Martin Boykan, a world-renowned composer, inspirational teacher, published author and prodigious performer, died peacefully at his home on March 6th at the age of 89, leaving his wife, Susan Schwalb, and his niece Ina Pour El and her family. His funeral took place in New York City on March 8, 2021.
Born in 1931, Boykan studied composition with Walter Piston, Aaron Copland and Paul Hindemith, and piano with Eduard Steuermann. He received a BA from Harvard University, 1951, and an MM from Yale University, 1953. In 1953–55 he was in Vienna on a Fulbright Fellowship, and upon his return founded the Brandeis Chamber Ensemble whose other members included Robert Koff (Juilliard Quartet), Nancy Cirillo (Wellesley), Eugene Lehner (Kolisch Quartet) and Madeline Foley (Marlborough Festival). This ensemble performed widely with a repertory divided equally between contemporary music and the tradition. At the same time Boykan appeared regularly as a pianist with soloists such as Joseph Silverstein and Jan de Gaetani. In 1964–65, he was the pianist with the Boston Symphony Orchestra.
Boykan taught at Brandeis University from 1957 until his retirement in 2009, after which he served as the Irving G. Fine Professor of Music, emeritus. He has been Composer in Residence at the Composers’ Conference, Maurice Abravanel Distinguished Visiting Composer at the University of Utah, Visiting Professor at Columbia University, New York University and Bar Ilan University and has lectured widely in institutions such as Harvard, Yale, Princeton and The American Academy in Berlin. Over the years he has taught many hundreds of students including such well known composers as Steve Mackey, Peter Lieberson, Marjorie Merryman and Ross Bauer.
He received the Jeunesse Musicales award for his String Quartet No.1 in 1967 and the League ISCM award for Elegy in 1982. Other awards include a Rockefeller grant, NEA award, Guggenheim Fellowship, a Fulbright, as well as a recording award and the Walter Hinrichsen Publication Award from the American Academy of Arts and Letters. In 1994, he was awarded a Senior Fulbright to Israel. He has received numerous commissions from chamber ensembles as well as commissions from the Koussevitzky Foundation in the Library of Congress and the Fromm Foundation. In 2011, Boykan was elected to the American Academy of Arts and Letters, New York.

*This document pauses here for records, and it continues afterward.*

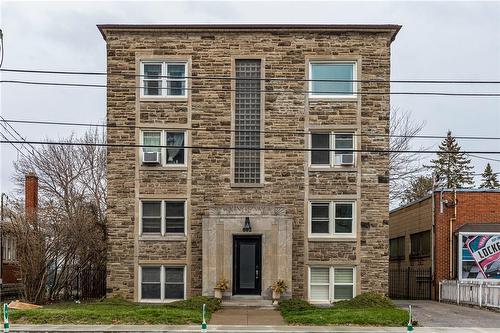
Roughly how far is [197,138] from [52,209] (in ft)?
21.4

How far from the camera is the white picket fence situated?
24.4 m

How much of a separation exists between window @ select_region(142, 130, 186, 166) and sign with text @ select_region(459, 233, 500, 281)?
41.7 feet

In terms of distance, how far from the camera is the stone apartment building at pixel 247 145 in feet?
85.9

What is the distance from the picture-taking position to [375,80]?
25.9m

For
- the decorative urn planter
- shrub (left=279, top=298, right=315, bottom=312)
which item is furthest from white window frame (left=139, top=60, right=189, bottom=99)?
shrub (left=279, top=298, right=315, bottom=312)

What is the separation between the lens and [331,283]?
26094 mm

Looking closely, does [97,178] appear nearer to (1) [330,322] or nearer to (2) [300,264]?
(2) [300,264]

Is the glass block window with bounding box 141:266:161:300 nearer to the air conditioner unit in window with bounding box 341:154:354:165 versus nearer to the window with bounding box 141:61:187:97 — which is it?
the window with bounding box 141:61:187:97

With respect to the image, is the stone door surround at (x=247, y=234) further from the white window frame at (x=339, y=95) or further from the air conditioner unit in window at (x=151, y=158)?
the white window frame at (x=339, y=95)

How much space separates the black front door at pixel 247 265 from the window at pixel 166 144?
13.2 ft

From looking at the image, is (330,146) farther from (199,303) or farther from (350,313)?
(199,303)

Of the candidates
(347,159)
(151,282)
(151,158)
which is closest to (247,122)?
(151,158)

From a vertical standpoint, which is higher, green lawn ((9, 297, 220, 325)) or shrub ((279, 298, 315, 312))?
green lawn ((9, 297, 220, 325))

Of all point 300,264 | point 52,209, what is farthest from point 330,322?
point 52,209
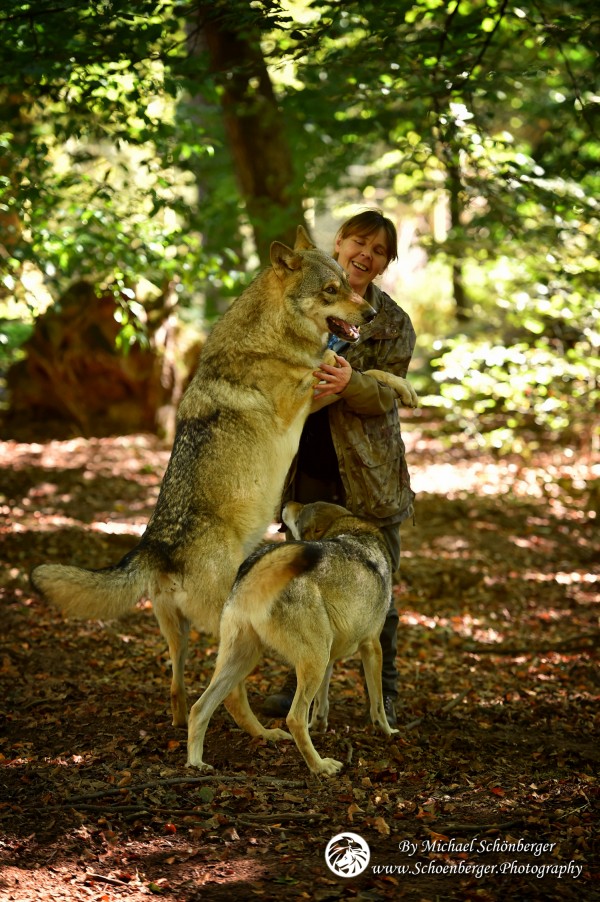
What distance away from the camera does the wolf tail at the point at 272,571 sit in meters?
4.40

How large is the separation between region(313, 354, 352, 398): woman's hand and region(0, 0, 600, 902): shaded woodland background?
7.15ft

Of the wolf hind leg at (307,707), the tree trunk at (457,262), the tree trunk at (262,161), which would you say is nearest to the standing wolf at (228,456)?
the wolf hind leg at (307,707)

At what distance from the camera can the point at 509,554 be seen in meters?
10.5

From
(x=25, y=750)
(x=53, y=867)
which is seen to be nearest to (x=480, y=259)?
(x=25, y=750)

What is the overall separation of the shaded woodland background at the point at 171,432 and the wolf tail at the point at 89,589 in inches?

Boykan has written for a wide variety of instrumental combinations including four string quartets, a concerto for large ensemble, many trios, duos and solo works, song cycles for voice and piano as well as instrumental ensembles and choral music. His symphony for orchestra and baritone solo was premiered by the Utah Symphony in 1993, and his concerto for violin and orchestra was premiered by Curtis Macomber in 2008 with the Boston Modern Orchestra Project (BMOP). His work is widely performed and has been presented by almost all of the current new music ensembles including the Boston Symphony Chamber Players, The New York New Music Ensemble, Speculum Musicae, the League ISCM, Earplay, Musica Viva and Collage New Music.
Boykan’s music is recorded by CRI, Albany Records, and BMOP. Scores are published by Mobart Music Press, and C.F. Peters, NYC. In 2004, a volume of essays, Silence and Slow Time: Studies in Musical Narrative, was published by Scarecrow Press (Rowman and Littlefield). In 2011, a second volume of essays, The Power of the Moment, was published by Pendragon Press.
Of Marty’s impact on Brandeis, composer and colleague Eric Chasalow writes, “The 1950s were still early days for Brandeis, and Marty was important to the development of the music department, along with those musicians most often identified in that role, such as Irving Fine and Leonard Bernstein. Marty’s amazing musicianship and intellect were part of the reason that Brandeis quickly emerged as one of the best places to study music and remains so to this day. I remember Milton Babbitt telling me only a few years before he died that Brandeis was then one of the very few remaining schools with a truly serious commitment to the study of music. If that is indeed true, it is in no small measure due to Marty’s influence. That is his legacy, and we will miss him terribly.”